Lego City Undercover has a great many things going for it: an incredible sense of humor, great visuals, and tried and true gameplay. It’s heartbreaking, however, that the one element that absolutely sucks the fun out the whole thing are the atrocious load times. Since the Wii U’s launch, loading has always been an issue and its a shame to see it rear its ugly head. In most cases, load times tend to last over a minute, which is time better spent playing the game instead of listening to the same “wakka cha-wakka” 1970s style chase music over and over. Loading occurs at the start of a mission, moving in and out of the City police station/central game hub and at the start of every cutscene. The less than desirable battery length of the Wii U gamepad can also cut into game time. I was pretty upset that I had to cut my game sessions short when the low battery warning appeared and while I suppose its healthy to step away from the game for awhile, I certainly wasn’t ready to do so because of how easy it is to get drawn into the game.

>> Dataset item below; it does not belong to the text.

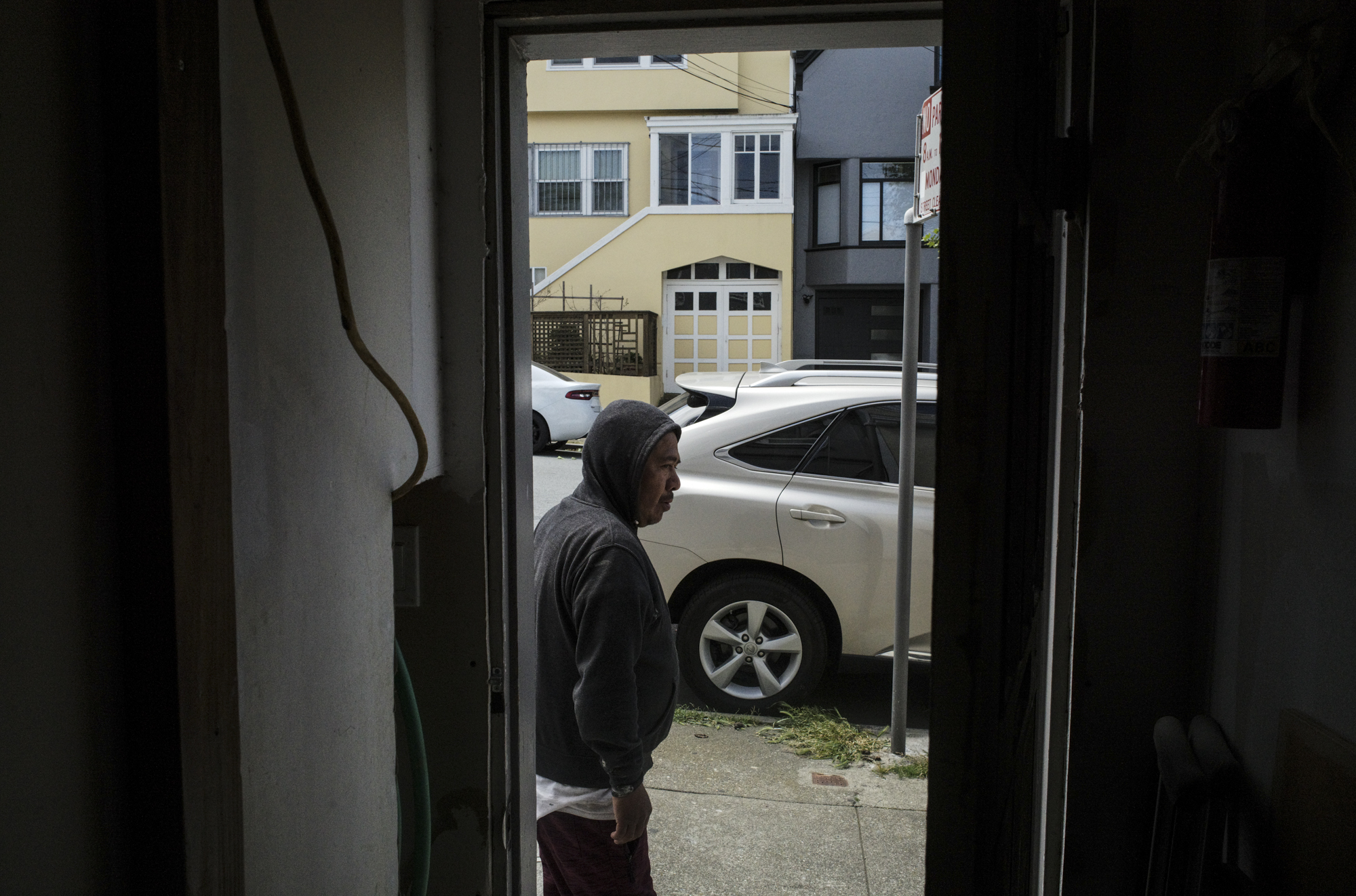 A middle-aged Latino man outside of his house, photographed from inside the house, with a car parked on the street outside his house.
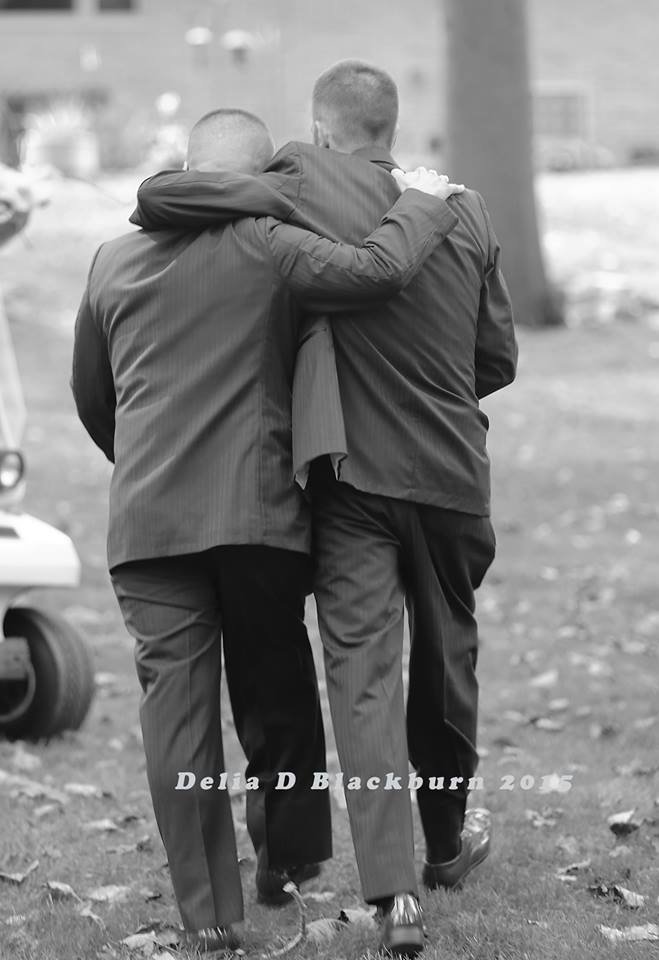 brides father and stepfather walk down the aisle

The game’s technical problems notwithstanding, I found LEGO City Undercover to be an immensely enjoyable adventure that really made me laugh. It certainly has a lot going for it with a great story, funny script, creative originality and a design that makes no attempt to dumb anything down making it easily accessible for gamers young and old alike. LEGO City Undercover is also a lovely looking game that continues the trend of blending real world objects and geography with colorful and whimsical LEGO objects. For those still upset about the delay over Rayman Legends, I’m pleased to say there’s finally a game that makes Wii U worth owning. That is, until the game gets an inevitable(?) port.